Material provided: Begin
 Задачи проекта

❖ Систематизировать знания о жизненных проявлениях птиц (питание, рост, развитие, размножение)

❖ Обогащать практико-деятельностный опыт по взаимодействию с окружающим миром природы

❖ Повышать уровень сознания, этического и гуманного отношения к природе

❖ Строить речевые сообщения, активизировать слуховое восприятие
Material provided: End
Every record above should be output exactly.

 Задачи проекта

❖ Систематизировать знания о жизненных проявлениях птиц (питание, рост, развитие, размножение)

❖ Обогащать практико-деятельностный опыт по взаимодействию с окружающим миром природы

❖ Повышать уровень сознания, этического и гуманного отношения к природе

❖ Строить речевые сообщения, активизировать слуховое восприятие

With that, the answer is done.